(E ele foi salvo por quem não queria por perto)
Por  Marcelo Abreu em sua página no Facebook
Este cidadão, Boris Johnson, primeiro ministro do Reino Unido, foi um dos maiores defensores do Brexit, saída do “seu mundo blindado” da comunidade europeia. Travou uma guerra. O que significa essa saída? Em linhas curtas, sem metáforas: O Reino Unido só serve para os ingleses. Outros europeus (nem mais outra gente) não são bem-vindos por lá.
Ele vence a guerra. Comemora com o seu jeito estranho, caricato. Passam-se os meses, não mais que meses. Vem um vírus que aterroriza o mundo e já dizimou mais de 100 mil seres, em menos de quatro semanas. Vou repetir: mais de 100 mil seres em dias. Dias!!! Nenhum outro vírus, nenhuma outra doença, até hoje, fez tanto estrago. Não, não é uma gripezinha.

O sujeito da foto, há menos de um mês, debochou do vírus e da sua capacidade letal. E nem cogitava o isolamento social. Disse: “Eu vou apertar a mão de qualquer cidadão. Até os infectados. Depois, só levar as mãos”. Ok.
Dias depois, mais precisamente há 12 dias, o “super-homem” inglês começou a sentir os primeiros sintomas da covid-19. Ficou em casa. A coisa piorou. Levado às pressas a um hospital público de Londres, parou na UTI. Viu e sentiu quão devastadora pode ser esse vírus. Por sorte, teve uma boa evolução. Deixou o hospital depois de oito dias.

Ontem, repousando numa casa do governo, fora dos arredores de Londres, fez um vídeo. Reconheceu o horror que viveu. Sentiu desespero. Teve medo de morrer. Agradeceu, comovido, aos médicos, citou nomes de alguns, de outros profissionais e, HUMILDEMENTE, raro num ser assim, pediu licença para citar o nome de dois enfermeiros. E disse, comovido: “Se meu corpo recebeu oxigênio suficiente foi porque, em cada segundo da noite, eles assistiram, avaliaram e fizerem as intervenções necessárias”.

A melhor parte vem agora. E sabe quem foram esse dois enfermeiros que ele fez questão de citar nome e nacionalidade? Jenny, da Nova Zelândia, e Luís, de Portugal.

Todas as gentes que ele não queria lá, imigrantes que, pós- Bretix, viram suas vidas mudarem de vez. Terão prazo para deixar o Reino Unido. Será que ele expulsará, ainda, Jenny e Luís?

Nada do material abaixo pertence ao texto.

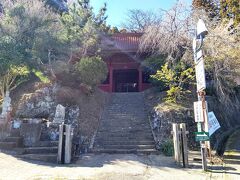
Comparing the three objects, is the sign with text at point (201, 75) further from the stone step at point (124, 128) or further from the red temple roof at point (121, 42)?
the red temple roof at point (121, 42)

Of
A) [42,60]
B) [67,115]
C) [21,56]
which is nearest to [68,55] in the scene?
[42,60]

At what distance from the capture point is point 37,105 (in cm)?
1101

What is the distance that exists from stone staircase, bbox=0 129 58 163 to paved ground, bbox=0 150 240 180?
1.31ft

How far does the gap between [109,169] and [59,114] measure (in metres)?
4.46

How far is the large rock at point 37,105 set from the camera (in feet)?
35.2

Luis Patarma, um moço de 29 anos, há 4 pelejando pela terra de Boris Johnson, é de Aveiro, a Veneza portuguesa. Uma das cidades mais aconchegantes e românticas de Portugal. Ah, Aveiro!!!

É, pelo menos esse primeiro ministro aprendeu. No pior momento da sua vida. Quando o ar lhe faltou. Há outros, completamente psicopatas, ensandecidos e alucinados em alto grau, que nunca aprenderão. Nem mesmo quando o ar lhes faltar.